Boost Your Mood With The Negative Ions Hidden In All Your Daily Routines
Maybe you heard somewhere that negative ions can boost your depressed mood, especially during winter. A few studies happen and suddenly negative ion generators can increase feelings of well-being, and devices that emit positive ions like microwaves and air conditioners are suddenly no-nos.
Now questions burgeon in your mind. Are there steps I can proactively take to feel better, that I'm just not thinking about? Before you purchase that ion generator sitting in your Amazon cart or write off the entire theory as pseudoscience, here's what you need to know about negative ion therapy and what it can do for you.
A primer on negative ion therapy
Flipping through your old chemistry notes, you'll recall that negative ions are atoms or molecules with more electrons than protons. They are generally created when water evaporates. Simply by existing as a human on this Earth, you get a nice dose of negative ion therapy every day. Showering with hot water, for example, strips water molecules of their electrons, which go on to join other atoms.
Even before the age of the hot shower, people realized they felt happier in warm environments with moving water—especially seashores and waterfalls. Both environments are more negatively charged than the average environment. Rumors and research circulated until the 1990s when Columbia University put the rumors to a randomized double-blind test.

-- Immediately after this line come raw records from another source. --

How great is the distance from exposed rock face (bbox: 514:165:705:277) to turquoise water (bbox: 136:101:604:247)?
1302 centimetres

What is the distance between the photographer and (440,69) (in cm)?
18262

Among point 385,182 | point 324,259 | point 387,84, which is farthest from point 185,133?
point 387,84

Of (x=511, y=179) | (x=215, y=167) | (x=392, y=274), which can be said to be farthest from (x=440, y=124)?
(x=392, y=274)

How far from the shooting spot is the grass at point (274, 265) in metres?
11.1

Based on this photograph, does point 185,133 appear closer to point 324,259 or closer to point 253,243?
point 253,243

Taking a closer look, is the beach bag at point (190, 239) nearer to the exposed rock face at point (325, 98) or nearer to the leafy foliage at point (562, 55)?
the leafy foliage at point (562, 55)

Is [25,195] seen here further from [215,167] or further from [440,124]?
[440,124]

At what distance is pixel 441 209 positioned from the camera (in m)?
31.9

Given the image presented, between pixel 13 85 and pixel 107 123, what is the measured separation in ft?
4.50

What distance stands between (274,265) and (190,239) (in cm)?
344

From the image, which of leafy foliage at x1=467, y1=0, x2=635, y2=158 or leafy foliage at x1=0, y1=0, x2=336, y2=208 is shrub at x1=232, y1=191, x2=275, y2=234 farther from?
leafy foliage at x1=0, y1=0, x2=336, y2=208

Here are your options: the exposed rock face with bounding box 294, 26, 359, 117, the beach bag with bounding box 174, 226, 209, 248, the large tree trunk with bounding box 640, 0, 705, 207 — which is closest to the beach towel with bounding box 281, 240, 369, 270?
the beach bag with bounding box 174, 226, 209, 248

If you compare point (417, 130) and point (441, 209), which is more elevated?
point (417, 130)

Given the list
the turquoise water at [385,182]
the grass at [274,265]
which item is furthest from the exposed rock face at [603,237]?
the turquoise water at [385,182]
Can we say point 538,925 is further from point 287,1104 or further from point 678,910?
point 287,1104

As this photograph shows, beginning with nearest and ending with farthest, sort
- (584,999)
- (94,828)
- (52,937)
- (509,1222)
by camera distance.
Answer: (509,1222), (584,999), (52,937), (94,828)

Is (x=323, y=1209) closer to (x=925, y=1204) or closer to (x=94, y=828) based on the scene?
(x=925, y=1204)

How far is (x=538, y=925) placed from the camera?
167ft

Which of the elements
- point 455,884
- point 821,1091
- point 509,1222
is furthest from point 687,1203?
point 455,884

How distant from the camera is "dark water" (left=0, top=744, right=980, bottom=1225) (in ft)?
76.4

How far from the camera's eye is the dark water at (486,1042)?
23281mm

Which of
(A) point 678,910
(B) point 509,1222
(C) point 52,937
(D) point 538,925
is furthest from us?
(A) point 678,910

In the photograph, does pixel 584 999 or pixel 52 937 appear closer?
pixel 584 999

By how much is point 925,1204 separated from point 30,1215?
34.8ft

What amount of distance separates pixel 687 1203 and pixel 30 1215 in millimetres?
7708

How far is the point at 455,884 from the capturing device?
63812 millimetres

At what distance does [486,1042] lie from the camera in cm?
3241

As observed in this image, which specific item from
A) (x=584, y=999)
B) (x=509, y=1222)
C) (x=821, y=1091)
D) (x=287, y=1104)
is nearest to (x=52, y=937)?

The study investigated how negative ions affect the winter blues. During a gloomy Manhattan winter, participants with seasonal affective disorder (SAD) sat in a room for 30 minutes daily with ionizers blasting enough negative ions to match the summer air, which is naturally more negatively charged than winter air. After several weeks of treatment, a whopping 58 percent of the experimental group reported over half of their seasonal depressive symptoms left. The participants who did not receive the treatment felt no change.
Thus I want to leave you with a few do's and don'ts when it comes to negative ion therapy:
1. Don't replace your antidepressant medication with an ionizing air purifier.
Air purifiers (though they do provide nice white noise to fall asleep to) are not anywhere near the levels of an antidepressant. The scientists conducting the study set their 25 grant-funded, Swedish ionizers to a level like nothing on Amazon will give you.
2. Do take a trip to the beach or take a walk outside after a thunderstorm.
The negligible amount of negative ions released from a purifier cannot be compared to the amount an ocean surf or a thunderstorm releases.
3. Don't spend money on a Himalayan salt lamp or negative ion jewelry.
Sure, the jewelry is stylish in yoga class and salt lamps are the hallmark of at-home Zen. But jewelry doesn't provide enough of an ion dose to feel a significant difference in mood.
4. Do take a nice warm shower every day.
I hope you take a shower daily because I care about your hygiene, but you can get a healthy dose of negative ion therapy in the shower, too. Of course, do not go overboard with four showers a day. Your skin and water bill will suffer, and the negative ion benefit isn't high enough to warrant your skin or wallet health.
5. Don't deprive yourself of microwaves, air conditioning, or computer monitors.
Yes, they emit positive ions. However, just walking on the face of the earth right before a thunderstorm gets you an incomparably higher dosage of positive ions. If you can handle your pre-thunderstorm mood, ask yourself if your modern technology asceticism is worth it.
6. Do keep plants around the house.
Plants naturally emit negative ions. As I said before, do not think the Japanese peace lily sitting on your desk can boost your mood the same way the right medication can. However, plants are natural, inexpensive gifts from Mother Earth that can make a low-budget, post-college, I'm-not-sure-I'm-an-adult-yet apartment look presentable—while emitting negative ions.
Basically, negative ions can boost your mood. However, probably not as much as you would like. Make the easy, inexpensive changes that are helpful anyway—like nature walks and houseplants. Avoid random gadgets online that don't do anything else for you except "release negative ions." In the end, all this research takes us back in time. Essentially, if you want to live and feel better, take a prescription from the Victorian doctors and go on holiday by the sea.